#### Document segment

= Beginning of Section =

One of the most painful things, I think, about this entire budget situation is that awful fear that this is what Australians want. That they really would put the budget ahead of people’s livelihoods. That they would rather spend huge sums of money locking up refugees in cruel conditions than allow them to be processed more cheaply and humanely in Australia. That they actually do think that certain people are so undeserving that they should receive no help at all.
In other words, I’m afraid that many people really did vote for this government on purpose and in full knowledge of what they were likely to do.
I find this heartbreaking.
There is reason to hope that my pessimism is excessive. Opnion polls suggest that the Australian public do, in fact, find this budget unfair and are (at least currently) inclined to punish the government for it.
And there is hope to be found in the number of people who turned out to the rallies on the weekend – ten thousand people in Melbourne alone, and that on three days notice.
I can’t stop reading about this stuff. And I still have letters to write. But I think, both for me and for a lot of people I know, and perhaps for you, too, there is a point at which you have to give yourself a mental break. You have to look at something that doesn’t make you want to cry.
Maintaining one’s rage is important – but it’s also exhausting.
So today, I want to write about some of the people who are helping restore my faith in my fellow Australians just now. Not politicians, just people who are going about their lives in ways that I, personally, find inspiring. I’ll be back to writing letters tomorrow, have no fear, but just now, I want to contemplate the fact that there *are* people in this country – many people, even – who are full of intelligence and compassion and are doing what they can, no matter how small their circle, to make the world a better place.
People like my friend R, who, when she found that her health issues limited her ability to participate in political action, used the internet to set up a group designed to “provide support and respite at actions to marginalised and vulnerable people so they will feel empowered to come protest.” Pretty awesome, don’t you think?
People like A, the minister at the main church I sing at, who was one of the organisers of the rally to welcome refugees, who attends budget protests, and who spent yesterday in a prayer vigil at Bill Shorten’s office as part of the Love Makes A Way movement. They and the group sitting-in at Tony Abbott’s office were both eventually removed by police. The group intends to continue with their non-violent direct action until both major parties commit to releasing the 1023 children in detention. I suspect that this will take a long time. And I suspect that they will keep on going back, no matter how long it takes.
People like my sister in law, T, who has the most amazing passion for the environment and expresses it in this incredibly welcoming, inclusive, non-judgmental way that invites collaboration. One of the things she does (and I hope I’m describing this properly) is work with farmers to help them figure out how to manage their environmental impact while still being able to farm in a way that is functional and works economically. I love the way she can combine her drive to make the world a better place with so much practicality and willingness to meet people half way.
People like my colleagues, who are honestly one of the most amazing groups of people anyone could work with – not just intelligent, but thoughtful and generous. Their support during my Living Below the Line Challenge was incredible – and the number of them who have expressed discomfort that medical research (the field they work in) is getting funding while everything else is getting cut is a timely reminder that there are people in Australia who have the imagination and compassion to consider how policies will affect people who are not like them. (Also, they are probably going to cure cancer, which I think we can all agree is a very good thing, too.)
People like my little brother, who is far more cynical about the political process than I will ever let myself be, but who also does pro-bono work with asylum seekers whose cases require legal aid.

= End of Section =

#### Exercise set
**1)** According to the budget post, how many people turned out to the rally in Melbourne?
**2)** Please write out the budget post between "So today, I" and "don’t you think?", inclusive.

#### Records shown
= Beginning of Section =

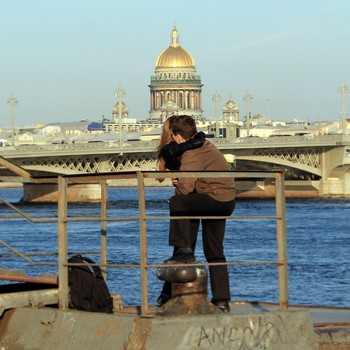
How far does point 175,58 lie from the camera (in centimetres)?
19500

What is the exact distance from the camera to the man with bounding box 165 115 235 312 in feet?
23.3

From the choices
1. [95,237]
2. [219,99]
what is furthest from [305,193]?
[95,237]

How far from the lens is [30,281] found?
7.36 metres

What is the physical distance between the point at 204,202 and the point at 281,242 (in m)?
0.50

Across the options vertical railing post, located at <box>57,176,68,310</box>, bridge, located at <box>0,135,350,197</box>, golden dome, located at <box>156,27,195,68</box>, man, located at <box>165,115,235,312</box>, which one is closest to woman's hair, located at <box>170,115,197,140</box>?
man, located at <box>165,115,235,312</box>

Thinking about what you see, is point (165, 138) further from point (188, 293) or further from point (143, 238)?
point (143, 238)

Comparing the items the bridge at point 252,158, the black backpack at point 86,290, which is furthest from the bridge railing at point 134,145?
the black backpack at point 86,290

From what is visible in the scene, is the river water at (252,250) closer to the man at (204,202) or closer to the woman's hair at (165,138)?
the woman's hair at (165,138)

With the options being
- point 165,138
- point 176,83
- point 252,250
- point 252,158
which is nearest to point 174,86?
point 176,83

= End of Section =
= Beginning of Section =

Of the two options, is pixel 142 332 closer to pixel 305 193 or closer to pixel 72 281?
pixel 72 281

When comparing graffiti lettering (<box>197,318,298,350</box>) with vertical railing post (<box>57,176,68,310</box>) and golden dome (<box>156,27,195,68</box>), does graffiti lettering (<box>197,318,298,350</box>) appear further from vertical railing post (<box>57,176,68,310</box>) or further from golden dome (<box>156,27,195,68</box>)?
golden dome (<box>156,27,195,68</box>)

= End of Section =
= Beginning of Section =

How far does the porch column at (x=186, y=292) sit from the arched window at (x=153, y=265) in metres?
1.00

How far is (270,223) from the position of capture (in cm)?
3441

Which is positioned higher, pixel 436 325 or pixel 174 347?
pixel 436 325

= End of Section =

#### Answers in order
**1)** Ten thousand people.

**2)**
So today, I want to write about some of the people who are helping restore my faith in my fellow Australians just now. Not politicians, just people who are going about their lives in ways that I, personally, find inspiring. I’ll be back to writing letters tomorrow, have no fear, but just now, I want to contemplate the fact that there *are* people in this country – many people, even – who are full of intelligence and compassion and are doing what they can, no matter how small their circle, to make the world a better place.
People like my friend R, who, when she found that her health issues limited her ability to participate in political action, used the internet to set up a group designed to “provide support and respite at actions to marginalised and vulnerable people so they will feel empowered to come protest.” Pretty awesome, don’t you think?